How to complete this task:
The lines you return should be those containing the string "MODAR", taken from the data below.

Material for this exercise:
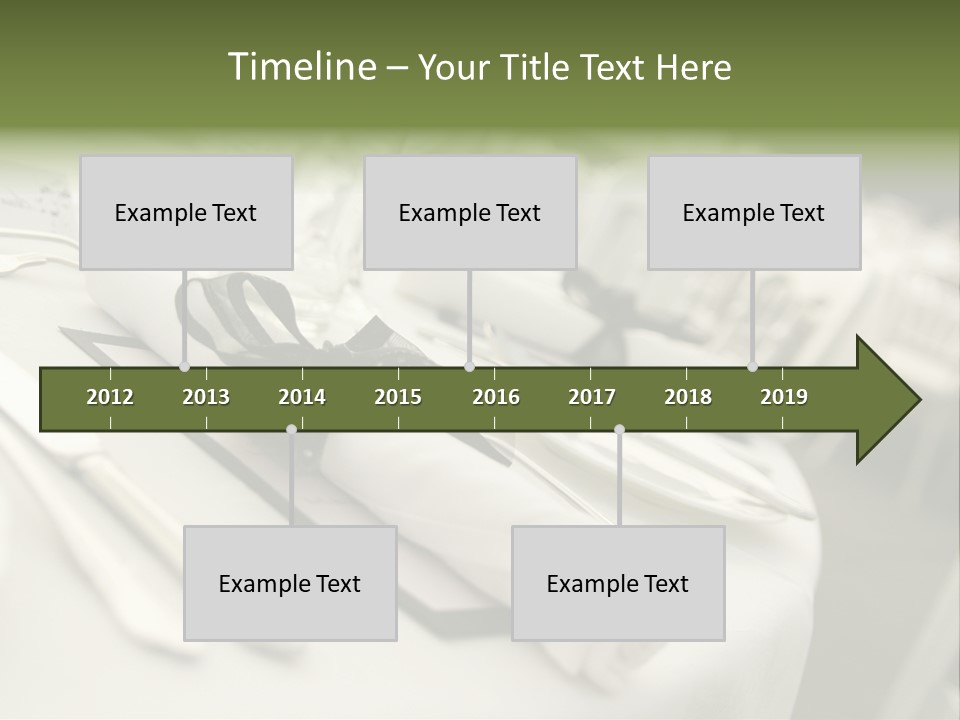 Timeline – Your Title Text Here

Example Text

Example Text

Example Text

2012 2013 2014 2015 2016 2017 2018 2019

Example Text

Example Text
--
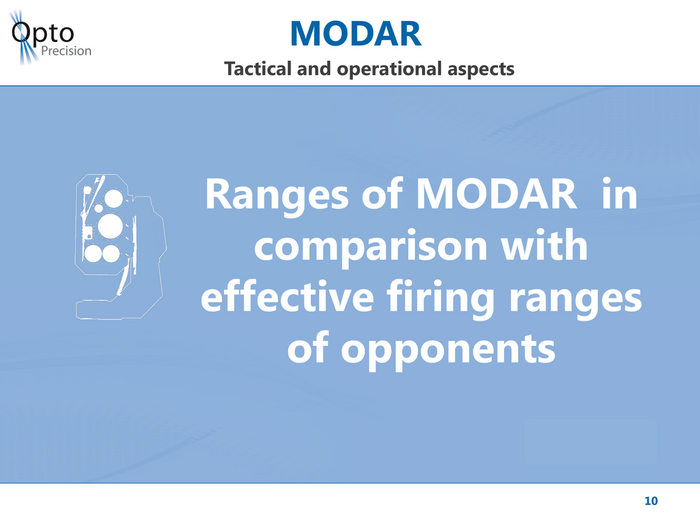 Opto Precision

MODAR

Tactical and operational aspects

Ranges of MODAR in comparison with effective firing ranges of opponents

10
* * *
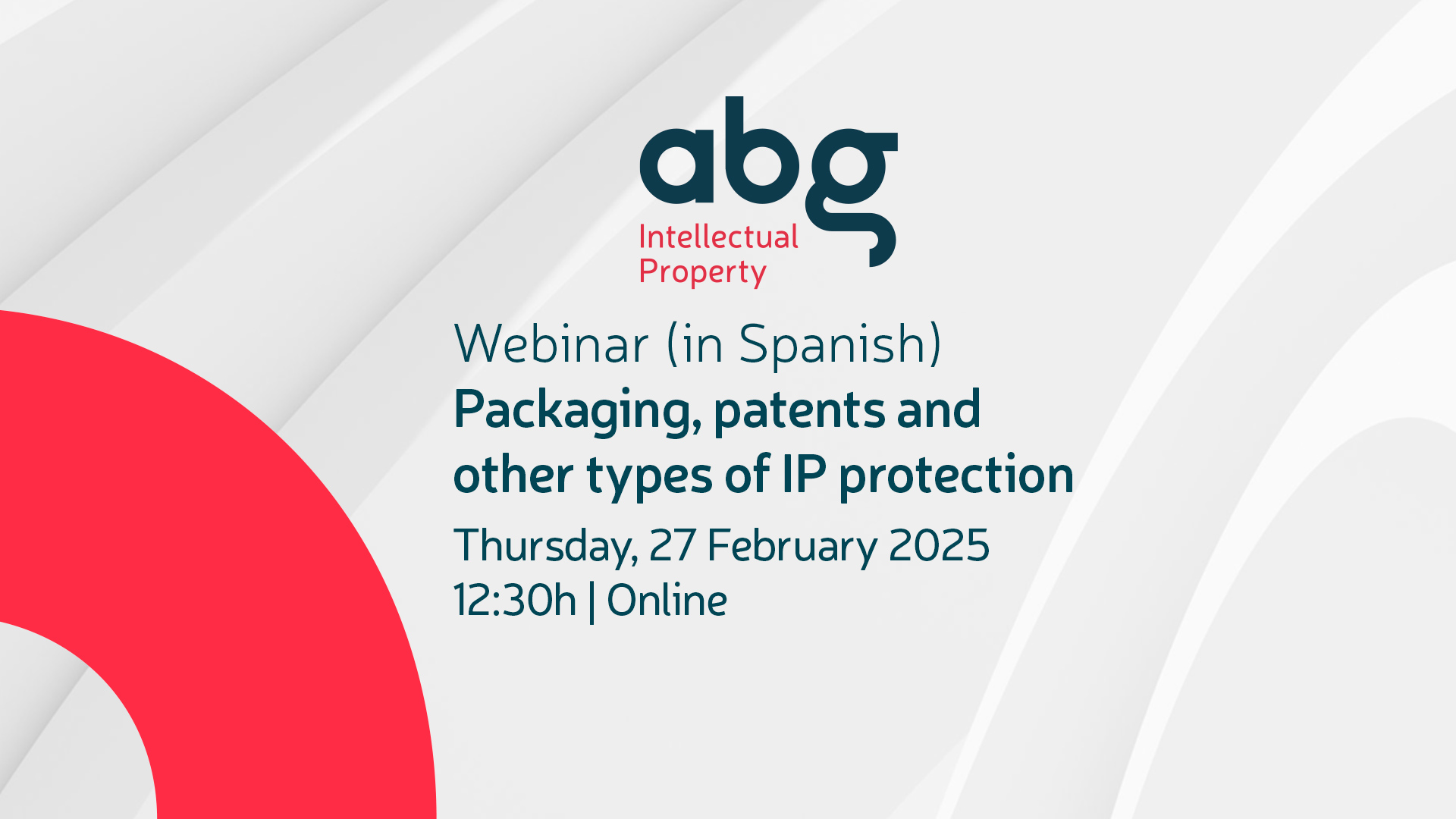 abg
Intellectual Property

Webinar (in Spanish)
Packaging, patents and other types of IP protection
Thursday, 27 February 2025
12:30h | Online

Result of the exercise:
MODAR
Ranges of MODAR in comparison with effective firing ranges of opponents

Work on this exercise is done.